3. Objectifs poursuivis par le traitement (finalités)
Le traitement des données d'alertes internes doit répondre à des objectifs précis et être justifié au regard des missions et des activités de l'organisme.
En ce qui concerne les DAP, le traitement de données est mis en œuvre afin de :
- recueillir et traiter les alertes ou signalements visant à signaler un manquement à une règle spécifique ;
- effectuer les vérifications, enquêtes et analyses nécessaires ;
- définir les suites à donner au signalement ;
- assurer la protection des personnes concernées ;
- exercer ou défendre des droits en justice.
Exemples :
Exemple 1.1 (alertes de l'article 6 de la loi " Sapin 2 " modifiée) :
Un DAP mis en œuvre pour répondre aux exigences de l'article 8.I.B de la loi " Sapin 2 " modifiée vise à permettre à l'ensemble des personnes énumérées à l'article 8.I.A de cette loi (membres du personnel, associés, actionnaires, collaborateurs extérieurs et occasionnels, cocontractants, sous-traitants, etc.), de signaler ou de divulguer " un crime, un délit, une menace ou un préjudice pour l'intérêt général, une violation ou une tentative de dissimulation d'une violation d'un engagement international régulièrement ratifié ou approuvé par la France, d'un acte unilatéral d'une organisation internationale pris sur le fondement d'un tel engagement, du droit de l'Union européenne, de la loi ou du règlement ".
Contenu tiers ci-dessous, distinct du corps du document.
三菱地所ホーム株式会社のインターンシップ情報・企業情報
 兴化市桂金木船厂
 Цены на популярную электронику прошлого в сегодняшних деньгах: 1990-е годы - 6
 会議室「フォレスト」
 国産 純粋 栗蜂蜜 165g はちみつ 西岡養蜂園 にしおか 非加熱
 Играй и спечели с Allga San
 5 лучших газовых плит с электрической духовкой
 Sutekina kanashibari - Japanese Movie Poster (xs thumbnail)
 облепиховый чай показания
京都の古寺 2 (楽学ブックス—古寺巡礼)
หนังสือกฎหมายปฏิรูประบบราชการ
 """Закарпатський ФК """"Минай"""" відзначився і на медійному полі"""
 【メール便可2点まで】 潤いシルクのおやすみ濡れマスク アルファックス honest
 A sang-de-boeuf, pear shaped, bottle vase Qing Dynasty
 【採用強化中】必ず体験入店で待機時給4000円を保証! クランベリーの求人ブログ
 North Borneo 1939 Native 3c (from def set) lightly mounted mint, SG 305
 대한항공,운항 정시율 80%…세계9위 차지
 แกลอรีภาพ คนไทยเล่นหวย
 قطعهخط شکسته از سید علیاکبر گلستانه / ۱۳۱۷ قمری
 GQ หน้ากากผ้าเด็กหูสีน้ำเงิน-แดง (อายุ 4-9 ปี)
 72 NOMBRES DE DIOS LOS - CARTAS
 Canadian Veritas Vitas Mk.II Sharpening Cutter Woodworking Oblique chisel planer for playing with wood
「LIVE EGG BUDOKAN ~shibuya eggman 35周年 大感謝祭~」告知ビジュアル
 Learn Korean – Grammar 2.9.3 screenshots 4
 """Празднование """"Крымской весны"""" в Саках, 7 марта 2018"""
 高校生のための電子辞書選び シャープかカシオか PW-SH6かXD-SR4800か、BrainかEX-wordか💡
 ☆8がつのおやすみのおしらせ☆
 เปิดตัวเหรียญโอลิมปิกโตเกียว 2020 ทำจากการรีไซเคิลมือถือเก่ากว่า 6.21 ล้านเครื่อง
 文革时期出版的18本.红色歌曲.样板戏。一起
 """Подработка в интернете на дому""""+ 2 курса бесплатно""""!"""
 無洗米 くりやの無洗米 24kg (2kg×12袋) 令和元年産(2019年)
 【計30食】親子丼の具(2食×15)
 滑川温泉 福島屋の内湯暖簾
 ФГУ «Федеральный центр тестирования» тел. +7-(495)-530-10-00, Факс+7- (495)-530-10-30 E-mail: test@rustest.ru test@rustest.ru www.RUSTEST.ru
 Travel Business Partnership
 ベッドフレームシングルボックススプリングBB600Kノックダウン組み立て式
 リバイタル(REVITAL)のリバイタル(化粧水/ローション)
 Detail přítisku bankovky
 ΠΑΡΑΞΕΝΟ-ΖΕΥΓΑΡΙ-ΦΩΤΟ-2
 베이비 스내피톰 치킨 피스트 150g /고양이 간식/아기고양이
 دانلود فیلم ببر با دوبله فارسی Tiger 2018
Exemple 1.2 (lutte contre la corruption et le trafic d'influence, article 17.II.2° de la loi Sapin 2 modifiée) :
Un DAP anticorruption mis en œuvre pour répondre aux exigences de l'article 17.II.2° de la loi Sapin 2 modifiée, vise à permettre le recueil des signalements émanant des " employés " de l'organisme concerné et relatifs à l'existence de conduites ou de situations contraires au code de conduite de la société et susceptibles de caractériser des faits de corruption ou de trafic d'influence.
Exemple 1.3 (devoir de vigilance) :
Un DAP prévu par l'article L. 225-102-4 du code de commerce, issu de la loi dite de " devoir de vigilance ", aura pour finalité le recueil des signalements relatifs à l'existence ou à la réalisation des risques d'atteintes graves envers les droits humains et les libertés fondamentales, la santé et la sécurité des personnes ainsi que l'environnement, résultant des activités de la société et de celles des sociétés qu'elle contrôle au sens du II de l'article L. 233-16, directement ou indirectement, ainsi que des activités des sous-traitants ou fournisseurs avec lesquels est entretenue une relation commerciale établie, lorsque ces activités sont rattachées à cette relation.
Exemple 2 (codes éthiques) :
Un DAP mis en place sur une base volontaire par l'organisme, en dehors d'une obligation légale spécifique, pourrait par exemple avoir pour finalité le recueil de tout signalement d'un risque existant ou réalisé d'un comportement ou d'une situation contraire à une charte éthique de l'organisme, quel que soit l'auteur de l'alerte ou son lien avec l'organisme.
Exemple 3 (DAP uniques) :
Un DAP unique peut être mis en place pour répondre à plusieurs finalités distinctes, par exemple pour traiter à la fois les alertes " de droit commun " (article 6 de la Loi " Sapin 2 "), celles répondant au devoir de vigilance (art. L. 225-102-4 du code du commerce) et celles résultant de l'application d'une charte ou d'un code éthique. Il devrait explicitement viser l'ensemble des finalités correspondantes, en distinguant celles qui résultent d'une disposition obligatoire spécifique de celles qui sont adoptées volontairement par l'organisme.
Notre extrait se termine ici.